NATO-Protest stellt Camp-Konzept vor
Am Montag, 9.3. fand eine Ortsbesichtigung der von der Stadt Strasbourg zur Verfügung gestellten Flächen für ein Camp statt. Die am südlichen Stadtrand, im Stadtteil Neuhof / Stockfeld, gelegenen Gelände bestehen aus vier einzelnen Flächen und erreichen eine Gesamtgröße von ca. 16 Hektar. Während auf zwei Flächen (jeweils etwa 2 Hektar) eine dichte Grasnarbe die Erde bedeckt und gute Bedingungen bietet, sind für die zwei größeren Flächen (6 und 7 Hektar) noch umfangreiche Vorarbeiten bis zu einer Nutzung als Campfläche notwendig. Mit Stroh sollen z.B. Wege vorbereitet und das Aufstellen einer Infrastruktur ermöglicht werden.
Die Organisatoren des Camps bekräftigten, dass das Camp in Eigenregie aufgebaut und in Selbstorganisation verwaltet werde. Mit Diskussions- und Abstimmungsmodi unter den Gruppen sowie der Einbindung und dem Anpacken aller, werde ein System der direkten Partizipation entwickelt werden.
Die NATO- und Gipfelgegner erwarten an dieser Stelle von der
Präfektur die gleiche großzügige Unterstützung und Finanzierung, wie
sie für den NATO-Gipfel aus der Steuerkasse gewährt wird. So müsse der
Boden für das Camp vorbereitet, Abfallentsorgung geklärt und Toiletten
bereit gestellt werden. Was den Einen billig ist muss den Anderen
nicht teuer kommen!
Provokation Militär auf dem NATO-Protest-Camp!
Das
Angebot der Strasbourger Präfektur, die Toiletten des Camps von
Einheiten der französischen Armee aufstellen zu lassen, wurde jedoch
als pure Provokation entschieden zurück gewiesen. Es sei eine
Frechheit, äußerten sich Aktive der Camp-Orga-Gruppe, dass erst die
Aufstellung teurer Wassertoiletten verlangt werde, um dann scheinheilig
Hilfe anzubieten. Die internationale Vorbereitung des Protestes
fordert die Präfektur auf, diese Art von Spielchen sein zu lassen.

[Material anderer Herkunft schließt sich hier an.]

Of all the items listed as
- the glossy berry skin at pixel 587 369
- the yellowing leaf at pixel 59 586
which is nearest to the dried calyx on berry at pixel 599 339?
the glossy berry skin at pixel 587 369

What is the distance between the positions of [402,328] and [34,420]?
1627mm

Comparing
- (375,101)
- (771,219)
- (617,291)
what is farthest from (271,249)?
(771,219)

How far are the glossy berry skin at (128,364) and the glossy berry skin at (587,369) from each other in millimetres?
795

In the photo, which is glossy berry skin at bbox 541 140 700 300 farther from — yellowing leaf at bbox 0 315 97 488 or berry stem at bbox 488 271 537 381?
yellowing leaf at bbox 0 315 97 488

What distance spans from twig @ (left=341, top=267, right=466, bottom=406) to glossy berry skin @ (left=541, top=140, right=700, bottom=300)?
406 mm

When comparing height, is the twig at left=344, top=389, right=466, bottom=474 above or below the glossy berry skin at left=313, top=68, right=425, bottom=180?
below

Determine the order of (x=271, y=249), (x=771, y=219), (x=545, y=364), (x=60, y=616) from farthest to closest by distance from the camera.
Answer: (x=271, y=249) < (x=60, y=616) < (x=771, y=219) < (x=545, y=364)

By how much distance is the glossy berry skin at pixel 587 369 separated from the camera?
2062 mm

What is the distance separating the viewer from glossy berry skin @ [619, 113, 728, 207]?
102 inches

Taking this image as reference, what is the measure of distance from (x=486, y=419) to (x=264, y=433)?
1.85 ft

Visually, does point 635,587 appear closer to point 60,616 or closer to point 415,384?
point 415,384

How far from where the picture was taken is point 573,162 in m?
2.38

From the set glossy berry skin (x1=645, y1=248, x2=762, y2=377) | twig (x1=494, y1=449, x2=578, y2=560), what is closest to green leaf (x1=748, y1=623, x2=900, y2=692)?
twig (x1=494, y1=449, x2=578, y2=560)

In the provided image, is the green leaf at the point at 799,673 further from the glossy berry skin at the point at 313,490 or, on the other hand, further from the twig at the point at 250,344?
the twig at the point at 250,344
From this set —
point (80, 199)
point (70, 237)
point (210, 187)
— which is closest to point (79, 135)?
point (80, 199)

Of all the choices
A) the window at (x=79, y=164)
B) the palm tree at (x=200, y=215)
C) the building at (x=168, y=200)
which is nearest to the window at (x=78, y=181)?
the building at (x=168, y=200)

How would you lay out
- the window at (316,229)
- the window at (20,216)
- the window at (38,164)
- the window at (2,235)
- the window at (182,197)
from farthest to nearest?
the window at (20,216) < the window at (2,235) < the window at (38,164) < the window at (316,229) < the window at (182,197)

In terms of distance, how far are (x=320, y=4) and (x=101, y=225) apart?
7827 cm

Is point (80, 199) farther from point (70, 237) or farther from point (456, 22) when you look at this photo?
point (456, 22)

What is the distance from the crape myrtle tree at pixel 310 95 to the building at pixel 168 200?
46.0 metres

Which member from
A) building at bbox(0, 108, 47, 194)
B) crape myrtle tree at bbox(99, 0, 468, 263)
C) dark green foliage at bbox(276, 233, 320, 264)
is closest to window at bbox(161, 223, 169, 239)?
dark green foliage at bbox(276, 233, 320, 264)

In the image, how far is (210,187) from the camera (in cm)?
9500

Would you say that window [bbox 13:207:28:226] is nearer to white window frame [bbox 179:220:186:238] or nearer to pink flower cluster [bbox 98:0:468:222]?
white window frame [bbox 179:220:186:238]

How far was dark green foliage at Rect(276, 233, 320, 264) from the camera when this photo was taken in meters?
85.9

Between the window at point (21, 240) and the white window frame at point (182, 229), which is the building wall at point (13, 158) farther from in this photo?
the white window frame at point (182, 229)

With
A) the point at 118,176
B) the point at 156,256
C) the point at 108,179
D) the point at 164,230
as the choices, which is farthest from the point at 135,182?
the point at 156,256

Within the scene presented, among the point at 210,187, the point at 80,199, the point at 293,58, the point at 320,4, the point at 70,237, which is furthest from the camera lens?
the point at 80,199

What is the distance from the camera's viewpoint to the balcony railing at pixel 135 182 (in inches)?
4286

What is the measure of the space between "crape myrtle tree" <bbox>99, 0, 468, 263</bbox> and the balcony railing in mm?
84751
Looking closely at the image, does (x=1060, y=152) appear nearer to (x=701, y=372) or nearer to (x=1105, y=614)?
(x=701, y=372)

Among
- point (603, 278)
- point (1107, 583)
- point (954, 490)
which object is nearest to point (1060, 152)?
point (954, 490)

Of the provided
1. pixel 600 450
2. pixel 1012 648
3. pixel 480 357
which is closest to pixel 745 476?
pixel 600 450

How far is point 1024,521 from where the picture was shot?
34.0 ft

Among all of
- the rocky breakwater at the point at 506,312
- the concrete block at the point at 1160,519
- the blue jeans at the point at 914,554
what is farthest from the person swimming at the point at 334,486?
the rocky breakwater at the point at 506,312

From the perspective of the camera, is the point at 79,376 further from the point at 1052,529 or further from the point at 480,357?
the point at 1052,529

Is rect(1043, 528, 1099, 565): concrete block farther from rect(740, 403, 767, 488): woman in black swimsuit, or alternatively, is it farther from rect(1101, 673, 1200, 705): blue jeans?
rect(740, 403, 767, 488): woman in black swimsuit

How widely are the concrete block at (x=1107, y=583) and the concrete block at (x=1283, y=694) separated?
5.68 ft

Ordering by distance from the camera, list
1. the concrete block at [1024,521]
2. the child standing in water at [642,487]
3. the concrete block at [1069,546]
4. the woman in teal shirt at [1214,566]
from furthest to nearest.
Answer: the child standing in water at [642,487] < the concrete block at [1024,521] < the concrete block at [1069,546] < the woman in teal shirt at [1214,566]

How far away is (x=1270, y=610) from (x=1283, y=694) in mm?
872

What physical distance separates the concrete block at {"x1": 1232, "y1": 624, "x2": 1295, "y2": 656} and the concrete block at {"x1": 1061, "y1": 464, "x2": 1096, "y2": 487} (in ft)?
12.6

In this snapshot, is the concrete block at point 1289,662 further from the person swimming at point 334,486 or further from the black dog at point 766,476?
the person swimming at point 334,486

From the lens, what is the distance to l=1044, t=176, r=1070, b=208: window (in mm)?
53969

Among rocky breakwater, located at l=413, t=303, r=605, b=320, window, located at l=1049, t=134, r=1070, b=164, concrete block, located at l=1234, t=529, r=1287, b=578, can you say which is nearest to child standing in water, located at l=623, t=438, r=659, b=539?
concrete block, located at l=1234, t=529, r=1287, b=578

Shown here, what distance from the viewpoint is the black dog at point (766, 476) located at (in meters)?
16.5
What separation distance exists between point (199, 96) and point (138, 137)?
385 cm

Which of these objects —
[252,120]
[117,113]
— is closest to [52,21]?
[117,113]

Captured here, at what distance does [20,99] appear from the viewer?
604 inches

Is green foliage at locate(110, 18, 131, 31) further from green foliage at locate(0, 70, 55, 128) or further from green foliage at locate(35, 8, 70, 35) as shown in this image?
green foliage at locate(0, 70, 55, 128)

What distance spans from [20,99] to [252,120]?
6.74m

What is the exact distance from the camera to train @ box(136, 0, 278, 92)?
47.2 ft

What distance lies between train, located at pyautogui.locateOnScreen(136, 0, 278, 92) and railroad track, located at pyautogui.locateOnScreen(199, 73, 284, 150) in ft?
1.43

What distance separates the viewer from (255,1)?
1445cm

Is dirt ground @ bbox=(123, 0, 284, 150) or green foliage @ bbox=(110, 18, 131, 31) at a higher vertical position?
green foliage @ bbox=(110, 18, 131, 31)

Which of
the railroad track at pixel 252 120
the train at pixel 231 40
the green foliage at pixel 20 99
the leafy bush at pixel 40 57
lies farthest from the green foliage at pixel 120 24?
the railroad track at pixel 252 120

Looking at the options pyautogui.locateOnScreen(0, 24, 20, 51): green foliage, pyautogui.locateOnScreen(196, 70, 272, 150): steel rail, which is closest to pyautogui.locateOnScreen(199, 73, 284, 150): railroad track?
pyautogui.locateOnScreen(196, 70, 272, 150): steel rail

Monty Schädel, politischer Geschäftsführer der Deutschen
Friedensgesellschaft (DFG-VK), wies darauf hin, dass es an anderen
Stellen immer möglich gewesen ist, Stellen der Notdurft durch andere
Systeme abzusichern. Der NATO-Protest wolle das Militär abschaffen und
nicht zur zivilen Beschäftigung von Soldaten oder gar Unterstützung der
PR-Arbeit beitragen.
Soldaten, wollen wir nicht einmal für die Entsorgung unserer Fäkalien! sagte Schädel.
(Text und Foto: NATO-Protest 2009)
Weitere Informationen
- Camp-Plan (PDF-Datei, Stand 9.3.09)
- Camp-Website (deutsch / französisch)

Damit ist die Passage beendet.